Beaches are what many people come to the area for and the sandy expanses of Porthpean, Pentewan, Carlyon Bay and Par Sands are within a few minutes' drive of the town.
Newquay (NQY) is the nearest airport to the town, around an hour's drive to the north across the county. You can pick up a hire car here, or at various downtown locations in St Austell. To find the best price on car rental in St Austell, use TravelSupermarket's search tool to the left.
It's well worth opting for car hire; St Austell and its surroundings have plenty to discover and you will have the freedom to come and go as you please...

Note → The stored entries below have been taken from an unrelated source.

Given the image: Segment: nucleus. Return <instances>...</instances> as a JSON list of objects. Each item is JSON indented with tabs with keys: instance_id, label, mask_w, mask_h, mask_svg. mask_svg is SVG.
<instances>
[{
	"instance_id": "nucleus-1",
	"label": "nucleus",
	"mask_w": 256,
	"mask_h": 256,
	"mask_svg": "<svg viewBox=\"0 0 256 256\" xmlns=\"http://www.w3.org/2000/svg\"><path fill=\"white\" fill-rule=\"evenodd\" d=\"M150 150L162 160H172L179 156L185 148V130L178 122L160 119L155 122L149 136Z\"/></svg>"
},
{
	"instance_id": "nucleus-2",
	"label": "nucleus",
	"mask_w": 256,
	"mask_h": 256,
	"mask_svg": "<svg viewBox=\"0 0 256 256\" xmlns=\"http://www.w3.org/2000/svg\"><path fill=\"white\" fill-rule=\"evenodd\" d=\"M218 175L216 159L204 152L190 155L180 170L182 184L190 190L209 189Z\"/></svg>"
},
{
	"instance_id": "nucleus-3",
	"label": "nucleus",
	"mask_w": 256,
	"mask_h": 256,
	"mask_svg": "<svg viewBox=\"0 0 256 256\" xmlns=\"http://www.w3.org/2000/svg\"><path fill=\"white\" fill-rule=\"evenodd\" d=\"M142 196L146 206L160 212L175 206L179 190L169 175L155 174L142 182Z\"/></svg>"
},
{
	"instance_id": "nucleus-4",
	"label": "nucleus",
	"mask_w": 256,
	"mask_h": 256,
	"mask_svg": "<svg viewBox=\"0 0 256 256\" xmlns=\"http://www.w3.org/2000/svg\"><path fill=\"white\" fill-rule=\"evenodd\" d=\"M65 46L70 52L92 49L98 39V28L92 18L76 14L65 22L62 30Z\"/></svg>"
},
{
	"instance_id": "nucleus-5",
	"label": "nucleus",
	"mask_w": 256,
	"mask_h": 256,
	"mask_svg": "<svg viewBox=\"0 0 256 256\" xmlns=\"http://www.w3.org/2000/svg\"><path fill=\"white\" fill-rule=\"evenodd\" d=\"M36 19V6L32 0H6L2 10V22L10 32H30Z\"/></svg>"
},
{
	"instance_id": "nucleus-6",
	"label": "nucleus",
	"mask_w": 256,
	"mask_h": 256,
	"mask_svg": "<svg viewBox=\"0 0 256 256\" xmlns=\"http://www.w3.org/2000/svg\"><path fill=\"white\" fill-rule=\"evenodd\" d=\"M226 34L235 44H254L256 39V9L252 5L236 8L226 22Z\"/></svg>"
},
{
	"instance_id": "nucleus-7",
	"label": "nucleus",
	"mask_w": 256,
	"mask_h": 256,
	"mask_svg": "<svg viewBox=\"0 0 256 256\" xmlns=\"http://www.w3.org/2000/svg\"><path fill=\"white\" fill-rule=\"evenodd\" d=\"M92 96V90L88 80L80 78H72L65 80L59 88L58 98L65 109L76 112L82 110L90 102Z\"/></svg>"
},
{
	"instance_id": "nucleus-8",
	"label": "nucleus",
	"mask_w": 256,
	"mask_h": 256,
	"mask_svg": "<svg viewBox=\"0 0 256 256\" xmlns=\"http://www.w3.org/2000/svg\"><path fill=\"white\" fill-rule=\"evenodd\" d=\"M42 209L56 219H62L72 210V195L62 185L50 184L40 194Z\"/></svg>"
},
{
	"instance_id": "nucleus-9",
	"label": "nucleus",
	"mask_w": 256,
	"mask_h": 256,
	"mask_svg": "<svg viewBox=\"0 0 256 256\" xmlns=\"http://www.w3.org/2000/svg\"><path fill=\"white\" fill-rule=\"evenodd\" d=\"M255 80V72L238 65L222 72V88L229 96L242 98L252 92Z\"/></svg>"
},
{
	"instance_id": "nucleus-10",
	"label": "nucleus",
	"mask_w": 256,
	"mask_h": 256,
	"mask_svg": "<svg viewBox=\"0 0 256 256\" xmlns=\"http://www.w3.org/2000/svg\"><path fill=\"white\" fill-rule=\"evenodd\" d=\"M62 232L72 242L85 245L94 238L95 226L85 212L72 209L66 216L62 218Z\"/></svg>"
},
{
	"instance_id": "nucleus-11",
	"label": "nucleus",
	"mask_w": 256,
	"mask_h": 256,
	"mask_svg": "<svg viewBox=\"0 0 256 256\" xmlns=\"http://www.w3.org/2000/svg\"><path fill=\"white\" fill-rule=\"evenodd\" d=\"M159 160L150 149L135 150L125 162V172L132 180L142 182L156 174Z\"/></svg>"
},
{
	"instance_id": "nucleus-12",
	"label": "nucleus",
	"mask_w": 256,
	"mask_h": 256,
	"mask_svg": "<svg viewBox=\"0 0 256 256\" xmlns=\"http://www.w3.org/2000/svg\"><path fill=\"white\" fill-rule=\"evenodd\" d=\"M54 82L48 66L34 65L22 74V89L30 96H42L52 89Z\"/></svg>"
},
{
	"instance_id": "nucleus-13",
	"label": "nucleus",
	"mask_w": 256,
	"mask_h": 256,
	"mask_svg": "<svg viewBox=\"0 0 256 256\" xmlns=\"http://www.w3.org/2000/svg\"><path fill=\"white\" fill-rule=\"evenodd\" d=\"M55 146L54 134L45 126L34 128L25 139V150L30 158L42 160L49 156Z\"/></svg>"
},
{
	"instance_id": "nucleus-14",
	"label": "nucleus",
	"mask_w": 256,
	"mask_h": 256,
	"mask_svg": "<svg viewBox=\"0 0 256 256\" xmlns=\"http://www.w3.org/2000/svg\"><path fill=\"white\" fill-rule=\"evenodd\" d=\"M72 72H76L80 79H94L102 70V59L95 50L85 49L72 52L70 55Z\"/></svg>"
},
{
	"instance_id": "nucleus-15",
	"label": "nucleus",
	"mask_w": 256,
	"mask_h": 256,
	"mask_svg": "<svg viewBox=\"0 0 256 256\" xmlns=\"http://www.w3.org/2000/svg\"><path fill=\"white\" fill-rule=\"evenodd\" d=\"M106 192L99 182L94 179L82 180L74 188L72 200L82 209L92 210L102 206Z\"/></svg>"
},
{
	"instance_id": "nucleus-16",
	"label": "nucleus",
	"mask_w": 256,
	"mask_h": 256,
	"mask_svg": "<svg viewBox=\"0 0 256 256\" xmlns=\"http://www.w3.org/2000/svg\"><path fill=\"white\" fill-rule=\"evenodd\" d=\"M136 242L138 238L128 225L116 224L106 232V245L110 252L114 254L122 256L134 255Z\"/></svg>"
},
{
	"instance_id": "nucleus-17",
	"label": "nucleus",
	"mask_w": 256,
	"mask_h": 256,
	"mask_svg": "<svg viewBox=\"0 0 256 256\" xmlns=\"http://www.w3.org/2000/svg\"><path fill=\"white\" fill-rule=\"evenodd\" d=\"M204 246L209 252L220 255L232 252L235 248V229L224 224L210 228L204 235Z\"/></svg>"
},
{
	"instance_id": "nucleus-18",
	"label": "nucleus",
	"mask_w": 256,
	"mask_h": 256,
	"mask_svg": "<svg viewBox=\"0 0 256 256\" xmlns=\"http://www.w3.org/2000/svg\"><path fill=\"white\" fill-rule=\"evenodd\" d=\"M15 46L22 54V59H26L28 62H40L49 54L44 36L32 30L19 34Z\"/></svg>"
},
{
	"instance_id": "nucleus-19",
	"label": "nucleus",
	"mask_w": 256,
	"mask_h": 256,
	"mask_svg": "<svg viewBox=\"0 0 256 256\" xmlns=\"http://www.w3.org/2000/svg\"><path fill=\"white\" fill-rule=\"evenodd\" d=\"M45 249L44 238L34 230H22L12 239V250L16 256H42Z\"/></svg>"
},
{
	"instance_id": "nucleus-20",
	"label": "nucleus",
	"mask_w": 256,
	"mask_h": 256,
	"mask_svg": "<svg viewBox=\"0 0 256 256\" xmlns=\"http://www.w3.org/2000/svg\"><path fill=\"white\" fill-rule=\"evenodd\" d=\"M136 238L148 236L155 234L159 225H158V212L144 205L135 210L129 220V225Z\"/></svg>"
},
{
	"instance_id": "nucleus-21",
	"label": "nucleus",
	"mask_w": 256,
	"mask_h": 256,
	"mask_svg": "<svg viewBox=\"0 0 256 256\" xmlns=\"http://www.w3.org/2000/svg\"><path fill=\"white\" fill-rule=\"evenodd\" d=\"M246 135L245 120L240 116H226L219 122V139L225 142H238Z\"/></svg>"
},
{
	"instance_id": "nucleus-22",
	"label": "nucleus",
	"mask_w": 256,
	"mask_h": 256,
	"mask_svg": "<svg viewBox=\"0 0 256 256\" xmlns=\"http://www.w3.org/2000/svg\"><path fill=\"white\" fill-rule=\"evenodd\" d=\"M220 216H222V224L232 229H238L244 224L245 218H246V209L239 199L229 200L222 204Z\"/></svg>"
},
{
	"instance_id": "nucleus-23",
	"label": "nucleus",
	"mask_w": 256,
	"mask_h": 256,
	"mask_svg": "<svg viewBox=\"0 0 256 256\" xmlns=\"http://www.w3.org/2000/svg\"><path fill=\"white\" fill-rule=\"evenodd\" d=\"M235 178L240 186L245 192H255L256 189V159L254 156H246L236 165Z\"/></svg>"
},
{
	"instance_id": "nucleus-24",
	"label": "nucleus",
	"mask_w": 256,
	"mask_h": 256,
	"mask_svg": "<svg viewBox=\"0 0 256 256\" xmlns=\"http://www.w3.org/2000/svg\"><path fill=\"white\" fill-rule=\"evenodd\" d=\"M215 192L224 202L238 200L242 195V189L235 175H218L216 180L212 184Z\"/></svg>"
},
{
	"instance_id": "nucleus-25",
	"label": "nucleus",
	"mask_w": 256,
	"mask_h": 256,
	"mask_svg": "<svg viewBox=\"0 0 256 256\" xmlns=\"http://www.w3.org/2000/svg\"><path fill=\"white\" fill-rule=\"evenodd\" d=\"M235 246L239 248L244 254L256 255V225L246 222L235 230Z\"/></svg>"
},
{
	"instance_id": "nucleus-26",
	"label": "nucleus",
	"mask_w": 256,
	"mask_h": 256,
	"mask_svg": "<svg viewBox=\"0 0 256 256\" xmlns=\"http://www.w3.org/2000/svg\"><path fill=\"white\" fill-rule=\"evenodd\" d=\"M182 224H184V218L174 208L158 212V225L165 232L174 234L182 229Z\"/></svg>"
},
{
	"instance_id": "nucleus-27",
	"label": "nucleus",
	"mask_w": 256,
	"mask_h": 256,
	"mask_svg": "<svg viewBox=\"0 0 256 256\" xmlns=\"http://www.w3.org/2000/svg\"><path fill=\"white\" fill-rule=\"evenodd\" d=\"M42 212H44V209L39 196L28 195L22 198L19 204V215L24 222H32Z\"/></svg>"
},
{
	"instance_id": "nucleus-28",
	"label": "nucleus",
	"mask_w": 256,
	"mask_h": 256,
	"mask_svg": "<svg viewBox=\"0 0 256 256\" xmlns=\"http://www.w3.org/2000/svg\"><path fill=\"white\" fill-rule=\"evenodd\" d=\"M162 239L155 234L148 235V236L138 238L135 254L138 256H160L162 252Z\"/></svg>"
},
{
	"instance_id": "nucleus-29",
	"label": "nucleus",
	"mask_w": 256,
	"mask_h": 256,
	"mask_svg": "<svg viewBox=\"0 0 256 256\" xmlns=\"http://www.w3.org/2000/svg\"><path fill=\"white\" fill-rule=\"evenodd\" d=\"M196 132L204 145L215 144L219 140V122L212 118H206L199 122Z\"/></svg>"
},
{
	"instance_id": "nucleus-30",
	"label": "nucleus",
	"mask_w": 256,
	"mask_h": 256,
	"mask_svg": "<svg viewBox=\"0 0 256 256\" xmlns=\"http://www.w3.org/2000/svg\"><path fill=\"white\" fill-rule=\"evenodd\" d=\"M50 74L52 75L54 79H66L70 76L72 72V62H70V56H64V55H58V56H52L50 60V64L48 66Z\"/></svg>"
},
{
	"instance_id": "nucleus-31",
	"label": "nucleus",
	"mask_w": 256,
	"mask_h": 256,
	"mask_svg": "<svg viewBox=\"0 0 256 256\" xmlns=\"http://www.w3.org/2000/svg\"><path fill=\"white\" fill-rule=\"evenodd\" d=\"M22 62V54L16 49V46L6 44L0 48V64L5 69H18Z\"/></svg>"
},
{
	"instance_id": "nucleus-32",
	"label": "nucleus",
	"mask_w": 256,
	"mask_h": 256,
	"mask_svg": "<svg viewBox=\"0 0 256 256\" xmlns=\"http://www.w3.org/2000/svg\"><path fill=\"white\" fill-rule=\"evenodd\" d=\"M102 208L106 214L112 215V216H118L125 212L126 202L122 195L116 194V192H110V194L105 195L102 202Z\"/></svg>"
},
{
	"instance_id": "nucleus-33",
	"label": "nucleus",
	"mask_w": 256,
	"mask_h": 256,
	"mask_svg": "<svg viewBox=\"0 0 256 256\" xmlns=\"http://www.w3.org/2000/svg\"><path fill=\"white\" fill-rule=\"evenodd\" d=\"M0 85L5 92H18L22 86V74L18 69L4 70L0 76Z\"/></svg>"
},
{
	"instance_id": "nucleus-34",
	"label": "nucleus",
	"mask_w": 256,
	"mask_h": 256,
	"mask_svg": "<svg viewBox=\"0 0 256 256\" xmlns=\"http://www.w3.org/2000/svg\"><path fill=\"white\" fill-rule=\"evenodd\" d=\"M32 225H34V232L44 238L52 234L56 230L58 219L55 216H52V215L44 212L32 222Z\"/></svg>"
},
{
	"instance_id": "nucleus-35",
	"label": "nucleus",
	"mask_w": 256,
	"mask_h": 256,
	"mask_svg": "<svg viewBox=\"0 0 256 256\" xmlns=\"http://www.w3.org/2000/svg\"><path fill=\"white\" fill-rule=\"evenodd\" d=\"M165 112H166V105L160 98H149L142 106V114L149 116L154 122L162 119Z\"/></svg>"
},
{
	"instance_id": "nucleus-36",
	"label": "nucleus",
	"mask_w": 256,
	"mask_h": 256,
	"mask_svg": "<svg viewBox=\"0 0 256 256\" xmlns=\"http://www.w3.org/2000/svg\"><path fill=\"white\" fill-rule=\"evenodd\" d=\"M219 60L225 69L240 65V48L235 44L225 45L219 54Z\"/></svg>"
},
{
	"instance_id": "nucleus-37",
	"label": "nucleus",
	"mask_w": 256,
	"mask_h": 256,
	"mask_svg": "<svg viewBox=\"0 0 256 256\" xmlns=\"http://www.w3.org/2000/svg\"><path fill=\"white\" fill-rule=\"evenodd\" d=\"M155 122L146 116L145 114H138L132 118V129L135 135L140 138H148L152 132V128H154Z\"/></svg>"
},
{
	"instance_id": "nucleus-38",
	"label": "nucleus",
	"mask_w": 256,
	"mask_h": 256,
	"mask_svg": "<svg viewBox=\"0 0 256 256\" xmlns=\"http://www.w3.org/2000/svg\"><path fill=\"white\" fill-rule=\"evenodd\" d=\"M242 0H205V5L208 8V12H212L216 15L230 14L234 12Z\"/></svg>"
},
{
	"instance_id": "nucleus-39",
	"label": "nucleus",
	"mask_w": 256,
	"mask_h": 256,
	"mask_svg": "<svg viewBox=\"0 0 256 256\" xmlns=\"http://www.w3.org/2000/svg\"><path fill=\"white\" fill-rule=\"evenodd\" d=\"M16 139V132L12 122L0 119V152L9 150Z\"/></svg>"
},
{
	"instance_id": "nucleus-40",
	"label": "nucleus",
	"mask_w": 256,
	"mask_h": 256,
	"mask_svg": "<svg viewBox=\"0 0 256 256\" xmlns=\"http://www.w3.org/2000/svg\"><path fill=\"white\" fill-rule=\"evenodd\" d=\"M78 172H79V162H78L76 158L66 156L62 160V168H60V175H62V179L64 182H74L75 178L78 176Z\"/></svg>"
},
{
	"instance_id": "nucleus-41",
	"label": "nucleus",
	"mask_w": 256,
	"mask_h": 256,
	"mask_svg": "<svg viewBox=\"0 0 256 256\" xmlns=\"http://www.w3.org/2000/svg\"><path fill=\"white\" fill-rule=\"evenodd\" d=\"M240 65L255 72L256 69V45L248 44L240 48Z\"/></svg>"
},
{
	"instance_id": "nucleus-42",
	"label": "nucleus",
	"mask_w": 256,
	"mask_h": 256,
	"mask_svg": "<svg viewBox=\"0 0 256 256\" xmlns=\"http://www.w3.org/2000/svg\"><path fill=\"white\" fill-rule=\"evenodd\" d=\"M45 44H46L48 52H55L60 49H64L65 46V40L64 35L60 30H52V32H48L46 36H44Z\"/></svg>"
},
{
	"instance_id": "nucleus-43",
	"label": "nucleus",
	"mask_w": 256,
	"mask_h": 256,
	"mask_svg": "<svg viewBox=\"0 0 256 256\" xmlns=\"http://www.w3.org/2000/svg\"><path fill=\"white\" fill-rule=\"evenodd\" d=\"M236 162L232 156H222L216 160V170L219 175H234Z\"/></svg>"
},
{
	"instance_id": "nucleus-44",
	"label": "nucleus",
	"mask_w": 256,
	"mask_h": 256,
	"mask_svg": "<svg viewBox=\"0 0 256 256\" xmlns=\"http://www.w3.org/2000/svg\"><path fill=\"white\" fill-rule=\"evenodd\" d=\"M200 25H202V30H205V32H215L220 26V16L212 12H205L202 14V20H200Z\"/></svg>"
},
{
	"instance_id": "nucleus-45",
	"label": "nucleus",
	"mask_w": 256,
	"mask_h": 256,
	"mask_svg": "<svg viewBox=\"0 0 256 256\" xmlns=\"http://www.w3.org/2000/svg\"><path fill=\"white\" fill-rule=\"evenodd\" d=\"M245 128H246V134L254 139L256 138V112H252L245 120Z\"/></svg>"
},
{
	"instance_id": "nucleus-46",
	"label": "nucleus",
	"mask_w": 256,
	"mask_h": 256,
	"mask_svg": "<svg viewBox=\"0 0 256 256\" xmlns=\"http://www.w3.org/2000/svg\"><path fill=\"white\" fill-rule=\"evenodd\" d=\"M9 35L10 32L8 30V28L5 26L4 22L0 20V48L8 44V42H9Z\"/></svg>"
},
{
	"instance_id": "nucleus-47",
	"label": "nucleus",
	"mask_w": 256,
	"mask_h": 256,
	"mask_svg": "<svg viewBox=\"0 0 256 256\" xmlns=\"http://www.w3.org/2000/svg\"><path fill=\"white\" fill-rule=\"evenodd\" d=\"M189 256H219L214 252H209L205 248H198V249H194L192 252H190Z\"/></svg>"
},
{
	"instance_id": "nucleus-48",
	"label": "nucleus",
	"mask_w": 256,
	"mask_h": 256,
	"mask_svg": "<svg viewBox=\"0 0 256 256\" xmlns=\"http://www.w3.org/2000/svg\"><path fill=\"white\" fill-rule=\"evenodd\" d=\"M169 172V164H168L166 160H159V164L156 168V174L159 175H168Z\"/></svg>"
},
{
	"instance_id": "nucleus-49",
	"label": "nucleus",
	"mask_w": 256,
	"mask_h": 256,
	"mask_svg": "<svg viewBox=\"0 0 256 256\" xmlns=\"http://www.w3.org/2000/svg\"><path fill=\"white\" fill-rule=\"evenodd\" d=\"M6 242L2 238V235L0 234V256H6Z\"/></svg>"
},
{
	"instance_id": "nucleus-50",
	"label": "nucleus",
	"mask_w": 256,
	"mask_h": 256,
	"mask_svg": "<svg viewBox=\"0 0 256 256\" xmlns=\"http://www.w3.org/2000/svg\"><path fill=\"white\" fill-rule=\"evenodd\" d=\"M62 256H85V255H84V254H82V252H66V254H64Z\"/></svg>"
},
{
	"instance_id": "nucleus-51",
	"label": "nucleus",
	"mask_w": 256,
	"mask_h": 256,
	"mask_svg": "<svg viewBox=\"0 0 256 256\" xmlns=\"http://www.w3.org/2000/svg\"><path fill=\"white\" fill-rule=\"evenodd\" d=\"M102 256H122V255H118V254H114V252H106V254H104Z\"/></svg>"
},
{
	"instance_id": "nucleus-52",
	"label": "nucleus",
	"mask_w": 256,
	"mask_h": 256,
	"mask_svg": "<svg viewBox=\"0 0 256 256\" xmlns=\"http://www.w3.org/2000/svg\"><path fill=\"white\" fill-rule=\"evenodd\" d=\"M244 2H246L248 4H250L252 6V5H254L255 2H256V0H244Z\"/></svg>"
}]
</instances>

The biggest draw in the area is the spectacular Eden Project. Opened in 2001 it has a series of bio domes built into a disused and reclaimed china clay pit containing plant species from across the globe. It is in fact the largest conservatory in the world and attracts thousands of visitors each year to its astonishing architecture and attractions. One moment you are in the dry climate of the Med, the next in a rainforest with waterfalls and exotic plants.
The Lost Gardens of Heligan were reclaimed in the 1990s after years of going to waste and are now a very busy place to visit and explore. Enjoy sumptuous cream teas in the café as well as buying plants from the on-site garden centre.
Along the coast there are many places to take in. Mevagissey is a nearby picture-postcard fishing village, famous for its fish pie and sea shanties. In fact, it was the first village to have electric lighting which was powered by pilchard oil, the fish on which the harbour was built. It is also home to a wonderful model railway and aquarium as well as the Folk Museum.
Looe is a traditional working harbour with plenty of shops and cafes to delve into. Or simply buy an ice cream and sit on the front admiring the views out to sea. You can also visit Portmellon, Par, Bodmin Moor or the cathedral city of Truro with its fine Georgian architecture.